L’accusation fait réagir l’avocat Martin Le Péchon, qui rappelle que « pour un franchiseur, asphyxier le franchisé est un non-sens qui consiste à tuer la poule aux oeufs d’or ». Dans leur grande majorité, les partenariats avec un magasin géré de façon indépendante se doivent d’être gagnant-gagnant.
L’inconnue commerciale
Sur le fond, toutefois, pas de doute. « La location-gérance permet d’externaliser des coûts et un certain nombre de charges et de contraintes », confirme le consultant en grande distribution Philippe Goetzmann.
Pour lui, la question fondamentale reste commerciale. « Depuis deux ans, il n’y a pas de hausse de la part de marché des très grandes surfaces en location-gérance », pointe l’expert, sceptique : « les indépendants comme Leclerc ou Intermarché fonctionnent sous un système de coopérative et c’est une différence fondamentale ».

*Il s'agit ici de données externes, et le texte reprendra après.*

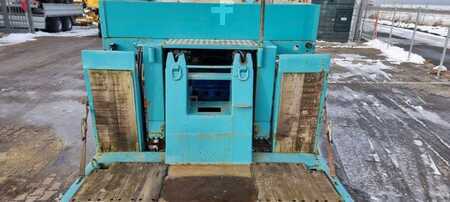 Sonstige 1994 Goldhofer 3 axle Tiefbett | Schwertransport (9)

Pour ce dernier, « le principe d’un hypermarché a toujours été de réunir tout le monde sous un même toit, or nous assistons depuis une quinzaine d’années à une fragmentation de la classe moyenne ». Face à cet exercice de plus en plus délicat , « il n’y a pas d’autres solutions que la finesse de l’adaptation à l’environnement local, l’agilité et la précision ».

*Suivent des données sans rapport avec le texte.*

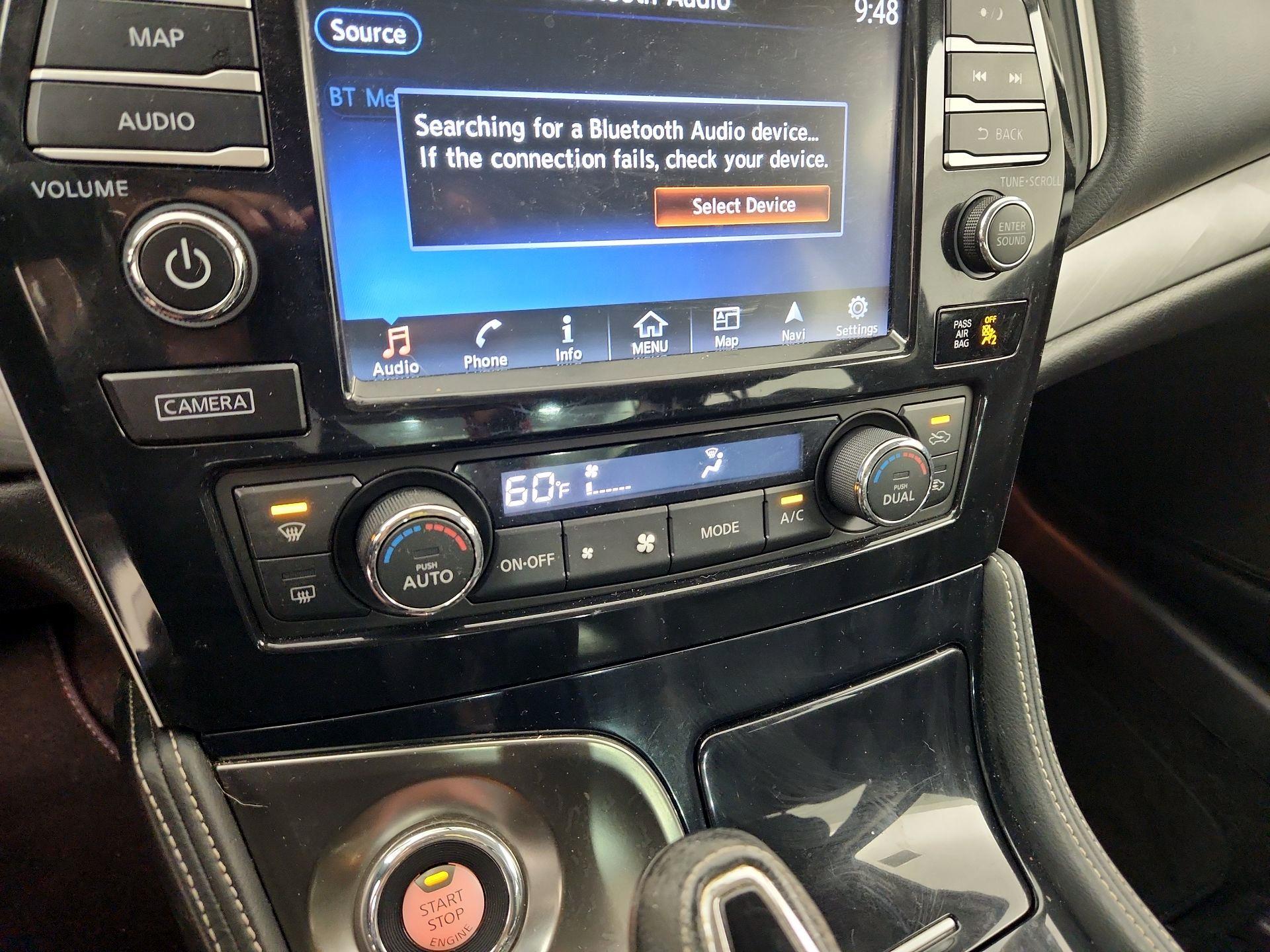 Thumbnail: 2018 Nissan Maxima - 14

Choses que les indépendants savent faire grâce à une « centrale d’achat à leur service » tandis que les locataires-gérants de groupes intégrés doivent malgré tout « continuer à appliquer le concept de l’entreprise », à l’image d’un « restaurant McDonald’s qui ne réinvente aucun sandwich ».
Tout l’enjeu, pour les grands groupes, sera de faire la démonstration que leur structure centralisée conserve une valeur ajoutée. « Déployer une transformation en profondeur sur tout le territoire, écologique ou numérique par exemple, peut se faire bien plus rapidement », veut croire une source chez Carrefour.
« Nous voulons avoir le meilleur des deux mondes », explique Jérôme Nanty. Puiser les bonnes recettes du modèle historiquement concurrent sans renier leur identité : c’est une transition subtile que doivent piloter, en France, les groupes de distribution alimentaire intégrés.